### EXERCISE
Can you rewrite all the items below, changing every "image sensor" to "camera lens" and leaving everything else as it is?

### Items listed in a dataset
□ □ □ □

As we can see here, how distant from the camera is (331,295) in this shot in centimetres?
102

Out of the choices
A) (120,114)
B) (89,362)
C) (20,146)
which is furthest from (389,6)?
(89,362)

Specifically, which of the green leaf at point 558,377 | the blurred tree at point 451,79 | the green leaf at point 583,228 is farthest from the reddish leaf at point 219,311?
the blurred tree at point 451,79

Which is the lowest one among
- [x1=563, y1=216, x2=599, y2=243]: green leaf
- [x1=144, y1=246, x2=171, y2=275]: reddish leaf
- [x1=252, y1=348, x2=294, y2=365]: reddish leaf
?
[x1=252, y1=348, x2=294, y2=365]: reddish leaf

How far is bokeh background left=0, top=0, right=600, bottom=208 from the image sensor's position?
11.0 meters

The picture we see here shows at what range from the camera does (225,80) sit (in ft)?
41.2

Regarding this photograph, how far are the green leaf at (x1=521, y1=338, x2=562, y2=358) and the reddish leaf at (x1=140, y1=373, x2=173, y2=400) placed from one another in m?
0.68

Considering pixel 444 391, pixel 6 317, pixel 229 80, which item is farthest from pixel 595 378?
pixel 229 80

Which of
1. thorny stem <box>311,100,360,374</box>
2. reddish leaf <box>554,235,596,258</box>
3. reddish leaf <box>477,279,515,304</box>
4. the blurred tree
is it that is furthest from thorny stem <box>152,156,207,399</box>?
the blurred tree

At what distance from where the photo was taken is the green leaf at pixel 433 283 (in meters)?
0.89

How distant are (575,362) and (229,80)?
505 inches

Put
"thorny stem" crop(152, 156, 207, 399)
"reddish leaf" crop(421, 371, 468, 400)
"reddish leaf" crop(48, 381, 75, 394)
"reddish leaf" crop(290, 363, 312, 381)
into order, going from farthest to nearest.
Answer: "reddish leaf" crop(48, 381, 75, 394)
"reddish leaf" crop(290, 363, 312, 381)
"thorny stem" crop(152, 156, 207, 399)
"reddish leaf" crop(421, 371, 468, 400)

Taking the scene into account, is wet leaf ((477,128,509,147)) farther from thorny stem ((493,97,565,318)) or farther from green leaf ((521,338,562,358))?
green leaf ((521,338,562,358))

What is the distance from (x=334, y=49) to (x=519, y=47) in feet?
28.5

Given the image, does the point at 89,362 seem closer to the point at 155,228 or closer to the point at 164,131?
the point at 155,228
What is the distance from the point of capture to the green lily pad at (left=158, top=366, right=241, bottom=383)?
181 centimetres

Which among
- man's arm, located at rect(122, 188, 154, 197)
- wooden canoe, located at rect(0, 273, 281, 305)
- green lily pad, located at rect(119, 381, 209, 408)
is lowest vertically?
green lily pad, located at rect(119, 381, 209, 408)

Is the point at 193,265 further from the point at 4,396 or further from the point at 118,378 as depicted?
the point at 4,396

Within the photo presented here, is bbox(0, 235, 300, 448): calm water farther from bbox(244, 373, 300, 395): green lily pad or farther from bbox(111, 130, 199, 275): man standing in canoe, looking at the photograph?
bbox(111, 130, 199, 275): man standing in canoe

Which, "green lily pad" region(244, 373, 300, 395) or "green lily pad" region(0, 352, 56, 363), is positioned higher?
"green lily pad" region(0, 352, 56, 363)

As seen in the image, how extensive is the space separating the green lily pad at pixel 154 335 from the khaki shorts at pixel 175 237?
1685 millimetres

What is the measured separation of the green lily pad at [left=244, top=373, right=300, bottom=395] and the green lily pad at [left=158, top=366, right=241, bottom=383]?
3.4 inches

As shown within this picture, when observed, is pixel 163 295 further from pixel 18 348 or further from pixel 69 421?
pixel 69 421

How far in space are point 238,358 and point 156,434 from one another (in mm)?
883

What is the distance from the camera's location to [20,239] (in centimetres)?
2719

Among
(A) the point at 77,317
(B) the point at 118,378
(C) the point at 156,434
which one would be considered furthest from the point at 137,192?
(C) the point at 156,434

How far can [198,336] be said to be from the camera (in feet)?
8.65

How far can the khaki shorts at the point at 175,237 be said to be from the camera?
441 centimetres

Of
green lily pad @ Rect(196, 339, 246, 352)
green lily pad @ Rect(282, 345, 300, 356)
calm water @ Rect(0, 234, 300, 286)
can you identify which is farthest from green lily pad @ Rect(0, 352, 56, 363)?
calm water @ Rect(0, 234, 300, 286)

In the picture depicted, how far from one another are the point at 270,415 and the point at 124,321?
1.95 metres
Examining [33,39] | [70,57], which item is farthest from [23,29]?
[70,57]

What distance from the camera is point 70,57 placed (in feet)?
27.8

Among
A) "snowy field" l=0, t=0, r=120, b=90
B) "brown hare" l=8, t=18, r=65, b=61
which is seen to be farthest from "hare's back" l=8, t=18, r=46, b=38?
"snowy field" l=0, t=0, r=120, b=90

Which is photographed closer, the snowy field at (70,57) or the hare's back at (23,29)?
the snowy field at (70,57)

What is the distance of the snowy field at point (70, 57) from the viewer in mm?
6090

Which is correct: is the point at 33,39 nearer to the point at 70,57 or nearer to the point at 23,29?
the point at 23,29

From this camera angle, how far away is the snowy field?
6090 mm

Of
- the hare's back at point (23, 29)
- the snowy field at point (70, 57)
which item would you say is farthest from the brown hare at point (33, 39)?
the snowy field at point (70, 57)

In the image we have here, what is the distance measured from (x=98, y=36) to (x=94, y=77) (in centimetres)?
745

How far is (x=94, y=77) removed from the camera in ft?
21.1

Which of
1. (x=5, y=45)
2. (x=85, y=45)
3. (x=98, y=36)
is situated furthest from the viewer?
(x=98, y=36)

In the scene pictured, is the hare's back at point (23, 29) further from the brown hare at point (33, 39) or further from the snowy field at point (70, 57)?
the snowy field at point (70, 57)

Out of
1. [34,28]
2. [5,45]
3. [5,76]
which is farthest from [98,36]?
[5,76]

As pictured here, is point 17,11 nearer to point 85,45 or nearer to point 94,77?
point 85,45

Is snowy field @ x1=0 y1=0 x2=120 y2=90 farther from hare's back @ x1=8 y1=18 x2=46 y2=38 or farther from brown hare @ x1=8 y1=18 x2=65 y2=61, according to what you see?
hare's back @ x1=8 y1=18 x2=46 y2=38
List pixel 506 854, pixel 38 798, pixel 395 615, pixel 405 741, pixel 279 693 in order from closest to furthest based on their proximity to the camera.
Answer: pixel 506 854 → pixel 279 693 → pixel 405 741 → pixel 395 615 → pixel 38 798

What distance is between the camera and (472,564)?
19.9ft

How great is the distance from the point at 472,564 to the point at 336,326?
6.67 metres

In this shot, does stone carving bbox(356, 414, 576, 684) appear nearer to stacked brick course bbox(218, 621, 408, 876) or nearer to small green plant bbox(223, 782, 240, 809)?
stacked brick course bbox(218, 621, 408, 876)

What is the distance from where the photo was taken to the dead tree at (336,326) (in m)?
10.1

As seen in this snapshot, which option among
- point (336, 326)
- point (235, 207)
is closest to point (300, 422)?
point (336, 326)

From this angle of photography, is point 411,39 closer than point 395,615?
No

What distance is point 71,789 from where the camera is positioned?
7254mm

□ □ □ □

### REPLY
As we can see here, how distant from the camera is (331,295) in this shot in centimetres?
102

Out of the choices
A) (120,114)
B) (89,362)
C) (20,146)
which is furthest from (389,6)?
(89,362)

Specifically, which of the green leaf at point 558,377 | the blurred tree at point 451,79 | the green leaf at point 583,228 is farthest from the reddish leaf at point 219,311?
the blurred tree at point 451,79

Which is the lowest one among
- [x1=563, y1=216, x2=599, y2=243]: green leaf
- [x1=144, y1=246, x2=171, y2=275]: reddish leaf
- [x1=252, y1=348, x2=294, y2=365]: reddish leaf
?
[x1=252, y1=348, x2=294, y2=365]: reddish leaf

How far is bokeh background left=0, top=0, right=600, bottom=208 from the camera lens's position?
11.0 meters

The picture we see here shows at what range from the camera does (225,80) sit (in ft)?
41.2

Regarding this photograph, how far are the green leaf at (x1=521, y1=338, x2=562, y2=358) and the reddish leaf at (x1=140, y1=373, x2=173, y2=400) placed from one another in m?
0.68

Considering pixel 444 391, pixel 6 317, pixel 229 80, which item is farthest from pixel 595 378?
pixel 229 80

Which of
1. thorny stem <box>311,100,360,374</box>
2. reddish leaf <box>554,235,596,258</box>
3. reddish leaf <box>477,279,515,304</box>
4. the blurred tree
is it that is furthest from thorny stem <box>152,156,207,399</box>?
the blurred tree

At what distance from where the photo was taken is the green leaf at pixel 433 283 (in meters)?
0.89

How distant are (575,362) and (229,80)?
505 inches

Put
"thorny stem" crop(152, 156, 207, 399)
"reddish leaf" crop(421, 371, 468, 400)
"reddish leaf" crop(48, 381, 75, 394)
"reddish leaf" crop(290, 363, 312, 381)
into order, going from farthest to nearest.
Answer: "reddish leaf" crop(48, 381, 75, 394)
"reddish leaf" crop(290, 363, 312, 381)
"thorny stem" crop(152, 156, 207, 399)
"reddish leaf" crop(421, 371, 468, 400)

Taking the scene into account, is wet leaf ((477,128,509,147)) farther from thorny stem ((493,97,565,318)) or farther from green leaf ((521,338,562,358))?
green leaf ((521,338,562,358))

What is the distance from (x=334, y=49) to (x=519, y=47) in feet?
28.5

Given the image, does the point at 89,362 seem closer to the point at 155,228 or closer to the point at 164,131?
the point at 155,228
What is the distance from the point of capture to the green lily pad at (left=158, top=366, right=241, bottom=383)?
181 centimetres

Which among
- man's arm, located at rect(122, 188, 154, 197)
- wooden canoe, located at rect(0, 273, 281, 305)
- green lily pad, located at rect(119, 381, 209, 408)
is lowest vertically?
green lily pad, located at rect(119, 381, 209, 408)

Is the point at 193,265 further from the point at 4,396 or further from the point at 118,378 as depicted?
the point at 4,396

Within the photo presented here, is bbox(0, 235, 300, 448): calm water farther from bbox(244, 373, 300, 395): green lily pad or farther from bbox(111, 130, 199, 275): man standing in canoe, looking at the photograph?
bbox(111, 130, 199, 275): man standing in canoe

Which, "green lily pad" region(244, 373, 300, 395) or "green lily pad" region(0, 352, 56, 363), is positioned higher?
"green lily pad" region(0, 352, 56, 363)

As seen in the image, how extensive is the space separating the green lily pad at pixel 154 335 from the khaki shorts at pixel 175 237?
1685 millimetres

What is the measured separation of the green lily pad at [left=244, top=373, right=300, bottom=395] and the green lily pad at [left=158, top=366, right=241, bottom=383]?
3.4 inches

As shown within this picture, when observed, is pixel 163 295 further from pixel 18 348 or further from pixel 69 421?
pixel 69 421

How far in space are point 238,358 and point 156,434 from one another (in mm)?
883

What is the distance from the camera's location to [20,239] (in centimetres)?
2719

Among
(A) the point at 77,317
(B) the point at 118,378
(C) the point at 156,434
which one would be considered furthest from the point at 137,192?
(C) the point at 156,434

How far can [198,336] be said to be from the camera (in feet)?
8.65

How far can the khaki shorts at the point at 175,237 be said to be from the camera?
441 centimetres

Of
green lily pad @ Rect(196, 339, 246, 352)
green lily pad @ Rect(282, 345, 300, 356)
calm water @ Rect(0, 234, 300, 286)
can you identify which is farthest from green lily pad @ Rect(0, 352, 56, 363)?
calm water @ Rect(0, 234, 300, 286)

In the picture depicted, how far from one another are the point at 270,415 and the point at 124,321?
1.95 metres
Examining [33,39] | [70,57], which item is farthest from [23,29]?
[70,57]

What distance from the camera is point 70,57 placed (in feet)?
27.8

Among
A) "snowy field" l=0, t=0, r=120, b=90
B) "brown hare" l=8, t=18, r=65, b=61
which is seen to be farthest from "hare's back" l=8, t=18, r=46, b=38?
"snowy field" l=0, t=0, r=120, b=90

Which is photographed closer, the snowy field at (70,57) or the hare's back at (23,29)?
the snowy field at (70,57)

What is the distance of the snowy field at point (70, 57) from the viewer in mm?
6090

Which is correct: is the point at 33,39 nearer to the point at 70,57 or nearer to the point at 23,29?
the point at 23,29

From this camera angle, how far away is the snowy field?
6090 mm

Of
- the hare's back at point (23, 29)
- the snowy field at point (70, 57)
which item would you say is farthest from the brown hare at point (33, 39)?
the snowy field at point (70, 57)

In the image we have here, what is the distance measured from (x=98, y=36) to (x=94, y=77) (in centimetres)?
745

How far is (x=94, y=77) removed from the camera in ft?
21.1

Which of
1. (x=5, y=45)
2. (x=85, y=45)
3. (x=98, y=36)
is situated furthest from the viewer?
(x=98, y=36)

In the scene pictured, is the hare's back at point (23, 29) further from the brown hare at point (33, 39) or further from the snowy field at point (70, 57)?
the snowy field at point (70, 57)

Out of
1. [34,28]
2. [5,45]
3. [5,76]
which is farthest from [98,36]?
[5,76]

As pictured here, is point 17,11 nearer to point 85,45 or nearer to point 94,77?
point 85,45

Is snowy field @ x1=0 y1=0 x2=120 y2=90 farther from hare's back @ x1=8 y1=18 x2=46 y2=38 or farther from brown hare @ x1=8 y1=18 x2=65 y2=61, according to what you see?
hare's back @ x1=8 y1=18 x2=46 y2=38
List pixel 506 854, pixel 38 798, pixel 395 615, pixel 405 741, pixel 279 693 in order from closest to furthest based on their proximity to the camera.
Answer: pixel 506 854 → pixel 279 693 → pixel 405 741 → pixel 395 615 → pixel 38 798

What distance is between the camera and (472,564)?
19.9ft

How great is the distance from the point at 472,564 to the point at 336,326?
6.67 metres

In this shot, does stone carving bbox(356, 414, 576, 684) appear nearer to stacked brick course bbox(218, 621, 408, 876) or nearer to small green plant bbox(223, 782, 240, 809)?
stacked brick course bbox(218, 621, 408, 876)

What is the distance from where the photo was taken to the dead tree at (336,326) (in m)?
10.1

As seen in this snapshot, which option among
- point (336, 326)
- point (235, 207)
is closest to point (300, 422)?
point (336, 326)

From this angle of photography, is point 411,39 closer than point 395,615?
No

What distance is point 71,789 from where the camera is positioned?
7254mm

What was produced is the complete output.